DATA SHOWN.
★ ★ ★ ★ ★ ★ ★

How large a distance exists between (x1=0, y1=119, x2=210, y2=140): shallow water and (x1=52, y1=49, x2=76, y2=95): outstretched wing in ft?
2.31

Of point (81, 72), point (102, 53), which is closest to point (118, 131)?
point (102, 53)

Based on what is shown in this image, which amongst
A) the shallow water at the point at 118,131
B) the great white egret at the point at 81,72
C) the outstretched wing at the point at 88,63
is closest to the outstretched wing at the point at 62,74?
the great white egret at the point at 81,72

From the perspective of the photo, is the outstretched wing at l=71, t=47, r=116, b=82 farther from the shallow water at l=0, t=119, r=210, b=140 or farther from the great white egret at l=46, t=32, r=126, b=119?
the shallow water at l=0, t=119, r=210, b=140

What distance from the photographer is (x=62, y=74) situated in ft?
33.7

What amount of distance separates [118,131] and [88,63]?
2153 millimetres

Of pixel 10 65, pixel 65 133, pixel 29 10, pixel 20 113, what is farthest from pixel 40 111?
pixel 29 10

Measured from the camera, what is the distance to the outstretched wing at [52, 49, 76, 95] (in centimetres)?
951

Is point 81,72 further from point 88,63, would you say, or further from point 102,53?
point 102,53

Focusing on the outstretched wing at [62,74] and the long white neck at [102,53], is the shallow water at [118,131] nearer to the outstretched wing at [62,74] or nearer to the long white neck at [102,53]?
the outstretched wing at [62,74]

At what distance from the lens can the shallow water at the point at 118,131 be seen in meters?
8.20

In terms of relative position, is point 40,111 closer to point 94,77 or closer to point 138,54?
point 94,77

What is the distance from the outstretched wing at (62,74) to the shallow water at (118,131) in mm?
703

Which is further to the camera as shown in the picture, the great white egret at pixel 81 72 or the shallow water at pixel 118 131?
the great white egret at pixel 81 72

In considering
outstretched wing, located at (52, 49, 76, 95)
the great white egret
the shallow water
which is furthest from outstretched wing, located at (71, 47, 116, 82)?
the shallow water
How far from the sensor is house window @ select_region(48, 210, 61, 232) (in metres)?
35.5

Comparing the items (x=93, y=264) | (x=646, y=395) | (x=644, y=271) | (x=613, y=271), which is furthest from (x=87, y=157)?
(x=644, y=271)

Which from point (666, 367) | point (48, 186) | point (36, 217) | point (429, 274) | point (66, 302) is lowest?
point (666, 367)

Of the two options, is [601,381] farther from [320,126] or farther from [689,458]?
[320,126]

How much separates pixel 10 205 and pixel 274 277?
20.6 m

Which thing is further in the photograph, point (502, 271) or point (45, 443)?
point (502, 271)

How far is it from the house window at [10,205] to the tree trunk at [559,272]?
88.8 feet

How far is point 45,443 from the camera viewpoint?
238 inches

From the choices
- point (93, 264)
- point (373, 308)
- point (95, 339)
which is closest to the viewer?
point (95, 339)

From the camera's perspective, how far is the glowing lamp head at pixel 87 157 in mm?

★ ★ ★ ★ ★ ★ ★

TASK TO CARRY OUT.
Write out the records verbatim, from the line containing "How far is point" through the end of the records.

THE COMPLETED TASK.
How far is point 45,443 from the camera viewpoint?
238 inches

From the choices
- point (93, 264)
- point (373, 308)
- point (95, 339)
which is closest to the viewer?
point (95, 339)

From the camera's perspective, how far is the glowing lamp head at pixel 87 157 in mm?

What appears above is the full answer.